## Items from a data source
+ + + + + + +

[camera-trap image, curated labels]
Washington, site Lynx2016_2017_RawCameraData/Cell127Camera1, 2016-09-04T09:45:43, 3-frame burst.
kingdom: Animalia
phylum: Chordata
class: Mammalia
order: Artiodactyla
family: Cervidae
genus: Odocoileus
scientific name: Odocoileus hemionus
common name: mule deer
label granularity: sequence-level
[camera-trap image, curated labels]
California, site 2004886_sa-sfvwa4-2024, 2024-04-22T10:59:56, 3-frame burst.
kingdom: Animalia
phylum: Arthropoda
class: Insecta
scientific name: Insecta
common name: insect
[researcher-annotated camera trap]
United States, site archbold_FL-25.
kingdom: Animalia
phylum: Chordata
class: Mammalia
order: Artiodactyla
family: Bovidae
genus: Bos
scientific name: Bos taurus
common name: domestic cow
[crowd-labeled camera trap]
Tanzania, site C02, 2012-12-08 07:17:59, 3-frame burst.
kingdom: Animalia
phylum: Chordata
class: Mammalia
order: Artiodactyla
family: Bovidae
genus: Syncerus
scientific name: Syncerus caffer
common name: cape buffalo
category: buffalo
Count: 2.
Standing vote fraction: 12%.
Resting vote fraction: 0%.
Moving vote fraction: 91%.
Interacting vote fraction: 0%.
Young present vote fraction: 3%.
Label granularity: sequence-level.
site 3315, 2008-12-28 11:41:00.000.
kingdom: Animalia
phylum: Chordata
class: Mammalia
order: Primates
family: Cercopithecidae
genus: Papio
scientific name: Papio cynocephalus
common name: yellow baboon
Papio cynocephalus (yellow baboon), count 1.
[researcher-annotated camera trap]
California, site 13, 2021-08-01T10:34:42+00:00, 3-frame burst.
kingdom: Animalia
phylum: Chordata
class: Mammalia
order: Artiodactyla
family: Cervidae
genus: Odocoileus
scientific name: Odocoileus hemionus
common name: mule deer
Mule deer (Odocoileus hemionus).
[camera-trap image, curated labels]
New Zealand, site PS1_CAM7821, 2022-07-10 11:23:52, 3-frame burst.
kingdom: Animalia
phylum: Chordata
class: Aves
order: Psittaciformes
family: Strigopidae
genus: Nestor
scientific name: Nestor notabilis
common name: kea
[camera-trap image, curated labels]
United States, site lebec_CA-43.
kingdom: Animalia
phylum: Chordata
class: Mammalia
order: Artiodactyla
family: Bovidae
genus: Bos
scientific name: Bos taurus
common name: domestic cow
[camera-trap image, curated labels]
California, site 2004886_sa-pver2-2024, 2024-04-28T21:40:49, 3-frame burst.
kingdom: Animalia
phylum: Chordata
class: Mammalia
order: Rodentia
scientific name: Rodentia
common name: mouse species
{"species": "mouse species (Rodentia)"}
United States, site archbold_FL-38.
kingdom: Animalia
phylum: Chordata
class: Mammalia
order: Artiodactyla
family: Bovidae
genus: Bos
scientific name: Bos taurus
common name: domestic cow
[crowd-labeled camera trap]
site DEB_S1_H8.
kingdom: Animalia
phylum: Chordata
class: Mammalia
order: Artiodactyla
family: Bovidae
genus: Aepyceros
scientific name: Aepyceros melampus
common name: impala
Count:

+ + + + + + +

## Assigned task
Could you return all of the data exactly as written?

## Output for this task
[camera-trap image, curated labels]
Washington, site Lynx2016_2017_RawCameraData/Cell127Camera1, 2016-09-04T09:45:43, 3-frame burst.
kingdom: Animalia
phylum: Chordata
class: Mammalia
order: Artiodactyla
family: Cervidae
genus: Odocoileus
scientific name: Odocoileus hemionus
common name: mule deer
label granularity: sequence-level
[camera-trap image, curated labels]
California, site 2004886_sa-sfvwa4-2024, 2024-04-22T10:59:56, 3-frame burst.
kingdom: Animalia
phylum: Arthropoda
class: Insecta
scientific name: Insecta
common name: insect
[researcher-annotated camera trap]
United States, site archbold_FL-25.
kingdom: Animalia
phylum: Chordata
class: Mammalia
order: Artiodactyla
family: Bovidae
genus: Bos
scientific name: Bos taurus
common name: domestic cow
[crowd-labeled camera trap]
Tanzania, site C02, 2012-12-08 07:17:59, 3-frame burst.
kingdom: Animalia
phylum: Chordata
class: Mammalia
order: Artiodactyla
family: Bovidae
genus: Syncerus
scientific name: Syncerus caffer
common name: cape buffalo
category: buffalo
Count: 2.
Standing vote fraction: 12%.
Resting vote fraction: 0%.
Moving vote fraction: 91%.
Interacting vote fraction: 0%.
Young present vote fraction: 3%.
Label granularity: sequence-level.
site 3315, 2008-12-28 11:41:00.000.
kingdom: Animalia
phylum: Chordata
class: Mammalia
order: Primates
family: Cercopithecidae
genus: Papio
scientific name: Papio cynocephalus
common name: yellow baboon
Papio cynocephalus (yellow baboon), count 1.
[researcher-annotated camera trap]
California, site 13, 2021-08-01T10:34:42+00:00, 3-frame burst.
kingdom: Animalia
phylum: Chordata
class: Mammalia
order: Artiodactyla
family: Cervidae
genus: Odocoileus
scientific name: Odocoileus hemionus
common name: mule deer
Mule deer (Odocoileus hemionus).
[camera-trap image, curated labels]
New Zealand, site PS1_CAM7821, 2022-07-10 11:23:52, 3-frame burst.
kingdom: Animalia
phylum: Chordata
class: Aves
order: Psittaciformes
family: Strigopidae
genus: Nestor
scientific name: Nestor notabilis
common name: kea
[camera-trap image, curated labels]
United States, site lebec_CA-43.
kingdom: Animalia
phylum: Chordata
class: Mammalia
order: Artiodactyla
family: Bovidae
genus: Bos
scientific name: Bos taurus
common name: domestic cow
[camera-trap image, curated labels]
California, site 2004886_sa-pver2-2024, 2024-04-28T21:40:49, 3-frame burst.
kingdom: Animalia
phylum: Chordata
class: Mammalia
order: Rodentia
scientific name: Rodentia
common name: mouse species
{"species": "mouse species (Rodentia)"}
United States, site archbold_FL-38.
kingdom: Animalia
phylum: Chordata
class: Mammalia
order: Artiodactyla
family: Bovidae
genus: Bos
scientific name: Bos taurus
common name: domestic cow
[crowd-labeled camera trap]
site DEB_S1_H8.
kingdom: Animalia
phylum: Chordata
class: Mammalia
order: Artiodactyla
family: Bovidae
genus: Aepyceros
scientific name: Aepyceros melampus
common name: impala
Count:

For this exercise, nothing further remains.